● **Excerpted data**:
++++++++++++++++++++
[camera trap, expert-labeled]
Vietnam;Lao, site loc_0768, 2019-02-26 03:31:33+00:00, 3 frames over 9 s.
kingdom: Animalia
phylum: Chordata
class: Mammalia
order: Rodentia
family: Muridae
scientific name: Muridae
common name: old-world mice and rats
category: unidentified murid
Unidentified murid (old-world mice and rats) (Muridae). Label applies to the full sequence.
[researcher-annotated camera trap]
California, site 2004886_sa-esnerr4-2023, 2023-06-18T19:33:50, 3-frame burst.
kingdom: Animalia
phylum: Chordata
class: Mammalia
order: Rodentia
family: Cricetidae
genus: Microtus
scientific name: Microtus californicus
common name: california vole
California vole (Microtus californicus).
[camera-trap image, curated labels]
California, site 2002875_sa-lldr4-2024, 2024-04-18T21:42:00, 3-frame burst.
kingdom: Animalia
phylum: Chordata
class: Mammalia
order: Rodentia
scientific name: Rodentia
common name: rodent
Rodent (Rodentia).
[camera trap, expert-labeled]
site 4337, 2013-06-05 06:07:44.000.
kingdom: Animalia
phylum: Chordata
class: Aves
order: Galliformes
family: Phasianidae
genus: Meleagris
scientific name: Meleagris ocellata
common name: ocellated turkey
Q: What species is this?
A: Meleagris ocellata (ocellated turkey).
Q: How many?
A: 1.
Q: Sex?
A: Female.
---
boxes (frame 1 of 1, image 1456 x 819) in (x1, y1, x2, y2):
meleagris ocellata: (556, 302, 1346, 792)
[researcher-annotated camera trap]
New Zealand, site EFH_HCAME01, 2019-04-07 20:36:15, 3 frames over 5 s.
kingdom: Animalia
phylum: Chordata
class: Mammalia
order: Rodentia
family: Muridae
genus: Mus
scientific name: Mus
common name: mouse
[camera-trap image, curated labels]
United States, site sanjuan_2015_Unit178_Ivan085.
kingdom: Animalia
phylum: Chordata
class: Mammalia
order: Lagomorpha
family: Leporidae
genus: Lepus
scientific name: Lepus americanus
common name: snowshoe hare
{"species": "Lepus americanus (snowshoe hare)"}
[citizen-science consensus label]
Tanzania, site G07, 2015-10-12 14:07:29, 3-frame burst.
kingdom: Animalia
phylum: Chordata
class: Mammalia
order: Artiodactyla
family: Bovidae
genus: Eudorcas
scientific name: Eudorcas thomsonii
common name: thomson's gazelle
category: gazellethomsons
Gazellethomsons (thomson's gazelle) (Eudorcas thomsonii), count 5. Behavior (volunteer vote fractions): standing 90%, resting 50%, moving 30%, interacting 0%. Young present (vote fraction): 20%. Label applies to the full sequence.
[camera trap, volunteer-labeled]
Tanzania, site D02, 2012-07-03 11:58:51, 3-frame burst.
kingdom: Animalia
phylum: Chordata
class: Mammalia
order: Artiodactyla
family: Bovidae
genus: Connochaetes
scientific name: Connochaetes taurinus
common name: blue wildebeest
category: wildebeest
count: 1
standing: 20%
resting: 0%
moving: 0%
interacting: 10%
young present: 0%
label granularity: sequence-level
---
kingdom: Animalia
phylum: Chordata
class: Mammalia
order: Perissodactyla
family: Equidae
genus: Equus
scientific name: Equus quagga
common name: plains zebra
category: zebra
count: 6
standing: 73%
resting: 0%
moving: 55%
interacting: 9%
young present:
++++++++++++++++++++
● **Exercise directions**:
Transcribe the records above with every character unchanged.

● **Exercise response**:
[camera trap, expert-labeled]
Vietnam;Lao, site loc_0768, 2019-02-26 03:31:33+00:00, 3 frames over 9 s.
kingdom: Animalia
phylum: Chordata
class: Mammalia
order: Rodentia
family: Muridae
scientific name: Muridae
common name: old-world mice and rats
category: unidentified murid
Unidentified murid (old-world mice and rats) (Muridae). Label applies to the full sequence.
[researcher-annotated camera trap]
California, site 2004886_sa-esnerr4-2023, 2023-06-18T19:33:50, 3-frame burst.
kingdom: Animalia
phylum: Chordata
class: Mammalia
order: Rodentia
family: Cricetidae
genus: Microtus
scientific name: Microtus californicus
common name: california vole
California vole (Microtus californicus).
[camera-trap image, curated labels]
California, site 2002875_sa-lldr4-2024, 2024-04-18T21:42:00, 3-frame burst.
kingdom: Animalia
phylum: Chordata
class: Mammalia
order: Rodentia
scientific name: Rodentia
common name: rodent
Rodent (Rodentia).
[camera trap, expert-labeled]
site 4337, 2013-06-05 06:07:44.000.
kingdom: Animalia
phylum: Chordata
class: Aves
order: Galliformes
family: Phasianidae
genus: Meleagris
scientific name: Meleagris ocellata
common name: ocellated turkey
Q: What species is this?
A: Meleagris ocellata (ocellated turkey).
Q: How many?
A: 1.
Q: Sex?
A: Female.
---
boxes (frame 1 of 1, image 1456 x 819) in (x1, y1, x2, y2):
meleagris ocellata: (556, 302, 1346, 792)
[researcher-annotated camera trap]
New Zealand, site EFH_HCAME01, 2019-04-07 20:36:15, 3 frames over 5 s.
kingdom: Animalia
phylum: Chordata
class: Mammalia
order: Rodentia
family: Muridae
genus: Mus
scientific name: Mus
common name: mouse
[camera-trap image, curated labels]
United States, site sanjuan_2015_Unit178_Ivan085.
kingdom: Animalia
phylum: Chordata
class: Mammalia
order: Lagomorpha
family: Leporidae
genus: Lepus
scientific name: Lepus americanus
common name: snowshoe hare
{"species": "Lepus americanus (snowshoe hare)"}
[citizen-science consensus label]
Tanzania, site G07, 2015-10-12 14:07:29, 3-frame burst.
kingdom: Animalia
phylum: Chordata
class: Mammalia
order: Artiodactyla
family: Bovidae
genus: Eudorcas
scientific name: Eudorcas thomsonii
common name: thomson's gazelle
category: gazellethomsons
Gazellethomsons (thomson's gazelle) (Eudorcas thomsonii), count 5. Behavior (volunteer vote fractions): standing 90%, resting 50%, moving 30%, interacting 0%. Young present (vote fraction): 20%. Label applies to the full sequence.
[camera trap, volunteer-labeled]
Tanzania, site D02, 2012-07-03 11:58:51, 3-frame burst.
kingdom: Animalia
phylum: Chordata
class: Mammalia
order: Artiodactyla
family: Bovidae
genus: Connochaetes
scientific name: Connochaetes taurinus
common name: blue wildebeest
category: wildebeest
count: 1
standing: 20%
resting: 0%
moving: 0%
interacting: 10%
young present: 0%
label granularity: sequence-level
---
kingdom: Animalia
phylum: Chordata
class: Mammalia
order: Perissodactyla
family: Equidae
genus: Equus
scientific name: Equus quagga
common name: plains zebra
category: zebra
count: 6
standing: 73%
resting: 0%
moving: 55%
interacting: 9%
young present:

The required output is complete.